Our HCA is called InfiniHost, which is a dual port 10Gb/sec PCI-X device also
offered on a PCI-X add-in card. This second generation device has an
architecture designed to lead in performance and throughput at the lowest
latency.
Our switch is called InfiniScale. It has eight 10Gb/sec ports full wire speed,
non-blocking ports. Mellanox has created a high port count 96-Port InfiniScale
switch from this device. This high port count modular InfiniBand switch
platform is designed for the flexible deployment of high performance computing
clusters. One chassis can support from 12 to 96 InfiniBand ports in a CBB fat
tree topology with extremely low latencies. We also offer 8 and 16 port CBB
switch designs. Very large two stage CBB clusters can be created from these
switches.
Mellanox has demonstrated two InfiniBand Server Blade designs. These designs
come complete with dual redundant switches offering 10Gb/sec InfiniBand
communication between all the server blades. The designs we have shown enable
a 12-node HPC cluster in just 5U, or up to 60 nodes in just 25U and it is
accomplished without an external switch. InfiniBand is the ideal interconnect
for server blades and the best way to maximize many positive attributes of new
modular designs, including diskless booting.
HPCwire: What about MPI support?
Waldman: We have experienced great MPI support from many major providers.
Professor DK Panda and his OSU team, with funding and support from Intel, have
been great at improving their open source software for InfiniBand. They have
supported InfiniBand semantics and our silicon in releases since last October.
They have also published many performance comparisons and a number of papers
on their work. Their MVAPICH (MPI for InfiniBand on VAPI Layer) open source
software is available today.
(See http://nowlab.cis.ohio-state.edu/projects/mpi-iba/index.html.)

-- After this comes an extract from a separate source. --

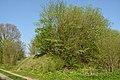 Mühlenbarbek, Reste der Bahnstrecke Wrist–Itzehoe NIK 5056.JPG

Last November MPI SoftTech Technology announced their support of InfiniBand
and in February released an InfiniBand enabled version of MPI/PRO. This robust
commercially hardened version of MPI has bandwidth of over 800 MB/sec with
excellent latencies and a low CPU overhead mode. MPI solutions are also
available from Scali and NCSA.
HPCwire: The InfiniBand message sounds very positive: great latencies with 3X
the bandwidth. So isn't it much more expensive?
Waldman: InfiniBand is not expensive. Standard based technologies provide the
opportunity to lower costs through the economies of combined engineering
efforts and scale. Today our partners have quoted $995 for an HCA card and
less than $600 per 10Gb/sec switch port. We are very cost competitive with
current proprietary interconnects while offering next generation technology
that scales into the future. I also expect that the combined InfiniBand
volume across all markets will drive lower costs for the HPC market.
HPCwire: What can you tell use about your future product plans?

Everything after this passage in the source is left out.